The Coalition Government has recently announced that, contrary to indications by both the Conservative and Liberal Democrat parties prior to the General Election; it plans to proceed with the implementation of the Summary Care Records database which recently began in England.

The Summary Care Records system is part of the national broadband network linking NHS sites which will provide the structure for access to electronic health records of all NHS patients.  Certain patient information is uploaded to a central database where it will be accessible by hospital staff, GPs and other health professionals involved in patient care.  Patients are entitled to opt out of the scheme.  The Summary Care Records database is intended to help healthcare professionals make faster and more appropriate clinical decisions by providing them with access to a central record of patients’ medical information, e.g. details regarding patients’ drug history, allergies and adverse reactions to drugs.  Such information is particularly valuable in emergencies. 

The system has many potential benefits, however the scheme has led to fears that patients’ personal data will be accessible too widely and could be misused or lost, infringing patients’ privacy and rights under data protection legislation.  There are also fears that the Summary Care Records database includes omissions and inaccuracies, making it difficult for health professionals to have confidence in it as a comprehensive and reliable source of information.
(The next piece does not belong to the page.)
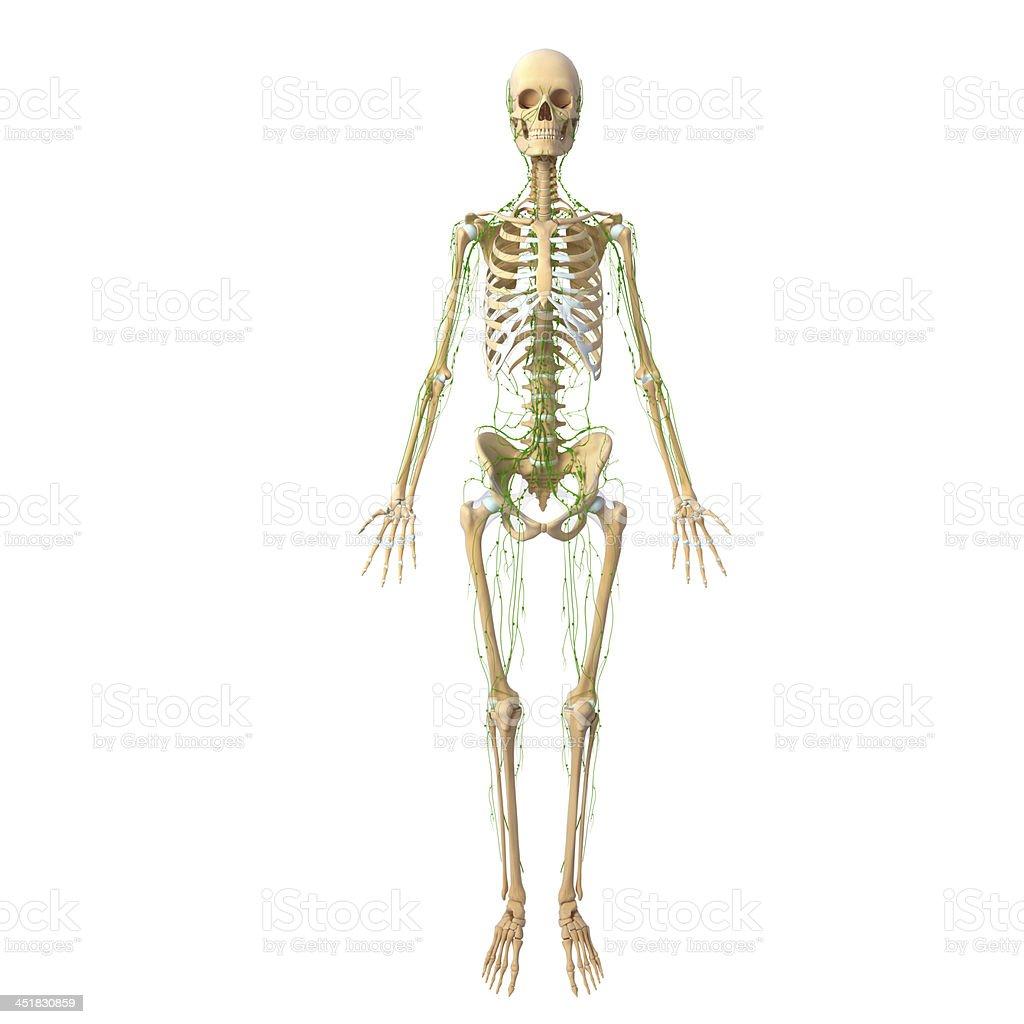 Lymphatic system of female body anatomy stock photo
In a move that has dismayed privacy campaigners, the Government will continue to roll-out the database despite promising that centralisation of NHS medical records would be stopped.  Simon Burns, Minister for Health, suggested in a parliamentary answer published on 3 June that Summary Care Records are here to stay, albeit subject to a number of caveats.  In answer to the question of whether it would become Government policy to end uploading of medical data to the database, Mr Burns replied as follows:

“Uploading of information to the summary care record will continue to take place, where the relevant general practitioner (GP) practices and primary care trusts (PCTs) agree that patients have been adequately informed about the process, and properly enabled to opt out should they wish, and where GP practices and PCTs are satisfied that data are of an appropriate quality for sharing.”

The British Medical Association (“BMA”) feels that the Summary Care Record system is imperfect and its implementation has been rushed.  On 9 June, the Chairman of the British Medical Association GPs Committee advocated the review of two NPfIT (National Programme for IT) schemes – Choose and Book and the Summary Care Record. 
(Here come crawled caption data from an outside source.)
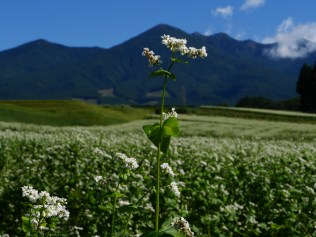 秋晴れの空と八ヶ岳を望む蕎麦畑5
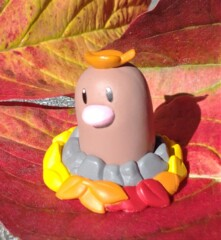 Diglett Falling Leaves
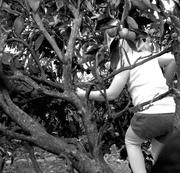 21st May 2014 - Climbing for mandarins
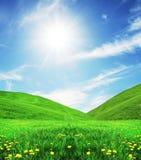 лужок солнечный Стоковое Изображение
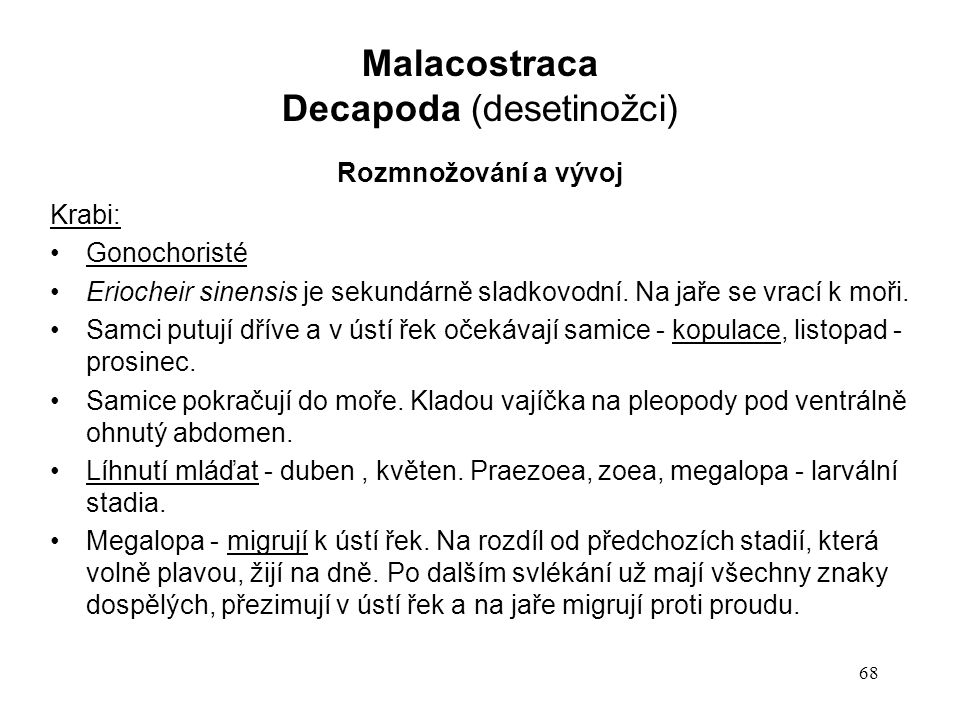Decapoda (desetinožci)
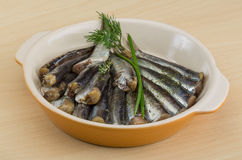 Salted anchovy. With spices and herbs - ready for eat Royalty Free Stock Photography
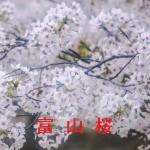 桜の開花情報 富山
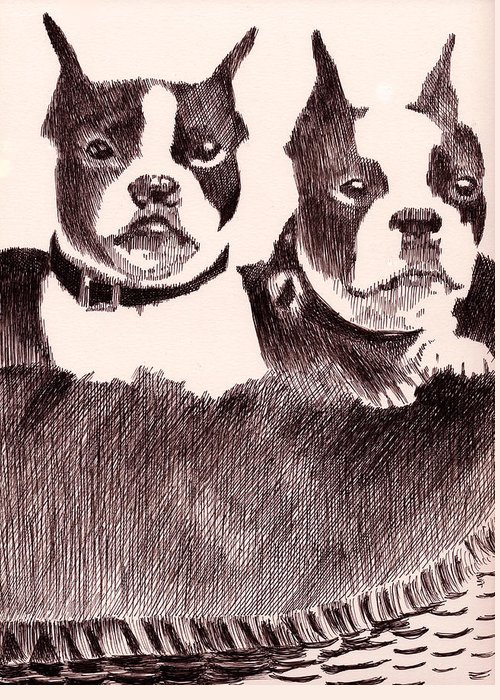 Pen Greeting Card featuring the drawing Bostons In A Basket by Robbi Musser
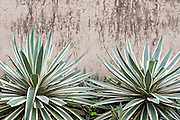 Decorative agave plants in front of a plastered wall in Port Vila, Vanuatu.
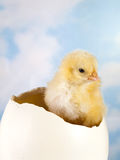 Little chick in ostrich egg Royalty Free Stock Photography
In a speech to the Local Medical Committees Conference, Dr Lawrence Buckman highlighted the dangers of compromising patient care in a bid to save money in the delivery of healthcare and called for a review of what he referred to as the “the current wrongly consented version of the Summary Care Record.”

Although it seems likely that the Summary Care Record system will survive, the exact form that it will take is currently unclear.  In any event, Summary Care Records are likely to continue to prove controversial in the short term.